GIVEN INSTRUCTION ▸ Collect every line below that contains the word "picnic", and copy each of those lines in full. Matching is case-sensitive.

EXERCISE INPUT ▸
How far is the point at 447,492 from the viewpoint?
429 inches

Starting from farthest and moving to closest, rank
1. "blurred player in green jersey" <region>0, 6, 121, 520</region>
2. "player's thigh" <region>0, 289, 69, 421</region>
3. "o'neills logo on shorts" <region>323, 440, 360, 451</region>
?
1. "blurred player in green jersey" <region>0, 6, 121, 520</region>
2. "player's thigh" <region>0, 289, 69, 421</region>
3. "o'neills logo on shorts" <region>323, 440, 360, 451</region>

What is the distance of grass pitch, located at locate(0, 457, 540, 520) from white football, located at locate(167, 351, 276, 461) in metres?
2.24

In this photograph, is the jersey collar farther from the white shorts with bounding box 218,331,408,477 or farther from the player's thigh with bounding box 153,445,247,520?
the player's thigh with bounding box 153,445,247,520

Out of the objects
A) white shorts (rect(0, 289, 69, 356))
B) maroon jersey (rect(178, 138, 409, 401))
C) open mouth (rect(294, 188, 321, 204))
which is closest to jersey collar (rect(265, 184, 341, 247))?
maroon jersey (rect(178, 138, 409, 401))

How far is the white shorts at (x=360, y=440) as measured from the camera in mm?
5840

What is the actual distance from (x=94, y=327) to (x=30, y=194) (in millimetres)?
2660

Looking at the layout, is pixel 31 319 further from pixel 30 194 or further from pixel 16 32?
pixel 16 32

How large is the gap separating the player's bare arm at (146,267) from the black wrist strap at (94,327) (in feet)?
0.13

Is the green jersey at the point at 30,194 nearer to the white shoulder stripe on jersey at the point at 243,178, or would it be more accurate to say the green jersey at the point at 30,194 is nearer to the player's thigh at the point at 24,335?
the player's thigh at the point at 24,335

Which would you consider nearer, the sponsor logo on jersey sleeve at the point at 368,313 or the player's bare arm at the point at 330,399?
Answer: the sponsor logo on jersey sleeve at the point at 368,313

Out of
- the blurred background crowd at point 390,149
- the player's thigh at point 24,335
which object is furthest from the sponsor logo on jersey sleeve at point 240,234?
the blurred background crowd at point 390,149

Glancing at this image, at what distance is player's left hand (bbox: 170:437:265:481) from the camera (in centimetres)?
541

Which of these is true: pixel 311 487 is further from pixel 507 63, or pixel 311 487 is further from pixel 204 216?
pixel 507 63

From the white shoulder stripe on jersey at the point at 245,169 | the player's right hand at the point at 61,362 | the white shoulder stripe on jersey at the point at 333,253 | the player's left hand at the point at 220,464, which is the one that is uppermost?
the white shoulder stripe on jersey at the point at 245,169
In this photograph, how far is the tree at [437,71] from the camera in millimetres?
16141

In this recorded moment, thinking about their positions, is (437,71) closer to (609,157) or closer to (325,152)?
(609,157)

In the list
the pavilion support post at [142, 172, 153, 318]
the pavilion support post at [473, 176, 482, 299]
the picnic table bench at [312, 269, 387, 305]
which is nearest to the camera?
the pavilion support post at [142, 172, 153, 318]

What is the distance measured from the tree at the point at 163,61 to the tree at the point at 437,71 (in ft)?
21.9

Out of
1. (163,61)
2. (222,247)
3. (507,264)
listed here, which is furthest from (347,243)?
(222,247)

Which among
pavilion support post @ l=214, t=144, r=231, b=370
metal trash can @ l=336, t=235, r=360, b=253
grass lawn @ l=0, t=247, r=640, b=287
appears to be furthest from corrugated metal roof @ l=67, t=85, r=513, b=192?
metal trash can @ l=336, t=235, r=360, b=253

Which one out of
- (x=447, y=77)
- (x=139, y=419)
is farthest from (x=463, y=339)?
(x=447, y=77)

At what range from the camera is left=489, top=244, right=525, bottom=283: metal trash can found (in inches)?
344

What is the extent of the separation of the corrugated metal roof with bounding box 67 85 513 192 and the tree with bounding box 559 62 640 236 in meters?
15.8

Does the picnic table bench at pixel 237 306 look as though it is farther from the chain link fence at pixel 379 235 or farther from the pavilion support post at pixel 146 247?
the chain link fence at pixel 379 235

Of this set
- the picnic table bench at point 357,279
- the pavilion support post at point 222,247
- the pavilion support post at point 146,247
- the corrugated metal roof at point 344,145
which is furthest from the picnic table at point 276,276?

==

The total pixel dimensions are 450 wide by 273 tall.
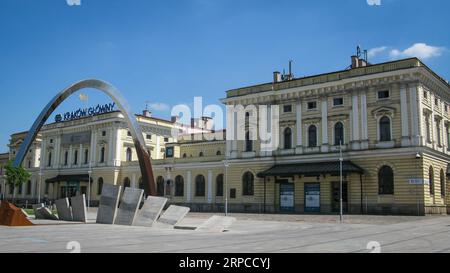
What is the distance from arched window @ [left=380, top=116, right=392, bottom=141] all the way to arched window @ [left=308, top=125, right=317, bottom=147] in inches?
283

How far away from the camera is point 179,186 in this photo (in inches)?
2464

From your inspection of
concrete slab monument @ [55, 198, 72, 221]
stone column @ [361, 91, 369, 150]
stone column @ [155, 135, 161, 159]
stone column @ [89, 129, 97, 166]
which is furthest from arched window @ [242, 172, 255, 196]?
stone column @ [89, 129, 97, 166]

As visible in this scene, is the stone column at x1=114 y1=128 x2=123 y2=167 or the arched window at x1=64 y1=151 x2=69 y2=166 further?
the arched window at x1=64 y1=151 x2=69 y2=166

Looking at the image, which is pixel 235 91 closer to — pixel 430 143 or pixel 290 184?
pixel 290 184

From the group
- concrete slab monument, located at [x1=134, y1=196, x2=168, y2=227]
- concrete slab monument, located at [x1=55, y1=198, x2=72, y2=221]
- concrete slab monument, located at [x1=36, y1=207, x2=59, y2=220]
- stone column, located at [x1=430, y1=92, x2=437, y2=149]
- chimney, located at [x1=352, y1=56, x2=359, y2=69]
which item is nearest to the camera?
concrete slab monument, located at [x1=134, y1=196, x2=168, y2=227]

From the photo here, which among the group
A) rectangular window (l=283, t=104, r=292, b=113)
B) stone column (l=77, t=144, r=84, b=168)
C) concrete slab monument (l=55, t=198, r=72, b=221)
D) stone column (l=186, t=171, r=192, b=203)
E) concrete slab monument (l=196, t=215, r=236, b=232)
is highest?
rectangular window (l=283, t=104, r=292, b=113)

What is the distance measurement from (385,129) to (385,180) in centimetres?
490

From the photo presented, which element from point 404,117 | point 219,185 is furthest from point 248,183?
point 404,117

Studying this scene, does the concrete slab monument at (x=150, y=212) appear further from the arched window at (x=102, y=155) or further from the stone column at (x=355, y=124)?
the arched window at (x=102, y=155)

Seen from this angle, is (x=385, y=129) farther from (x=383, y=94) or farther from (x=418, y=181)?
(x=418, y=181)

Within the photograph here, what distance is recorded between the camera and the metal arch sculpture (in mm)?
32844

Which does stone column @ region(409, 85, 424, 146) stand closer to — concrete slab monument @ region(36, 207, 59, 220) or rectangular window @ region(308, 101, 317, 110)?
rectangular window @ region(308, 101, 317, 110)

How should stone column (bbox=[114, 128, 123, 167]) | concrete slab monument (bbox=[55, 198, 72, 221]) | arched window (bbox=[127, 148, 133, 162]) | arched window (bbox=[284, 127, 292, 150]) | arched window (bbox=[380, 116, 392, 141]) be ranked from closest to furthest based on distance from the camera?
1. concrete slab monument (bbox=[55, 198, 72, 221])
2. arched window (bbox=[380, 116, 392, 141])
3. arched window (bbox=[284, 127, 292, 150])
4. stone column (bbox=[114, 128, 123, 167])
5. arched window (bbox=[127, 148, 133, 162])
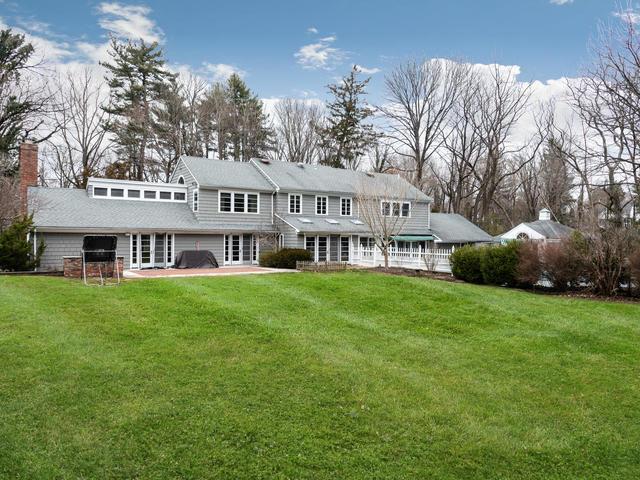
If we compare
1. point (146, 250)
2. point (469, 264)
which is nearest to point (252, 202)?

ANSWER BELOW ▸
the picnic table bench at [312, 269, 387, 305]
Does the picnic table bench at pixel 237 306 look as though it is farther from the chain link fence at pixel 379 235 or farther from the pavilion support post at pixel 146 247?
- the picnic table bench at point 357,279
which is furthest from the picnic table at point 276,276?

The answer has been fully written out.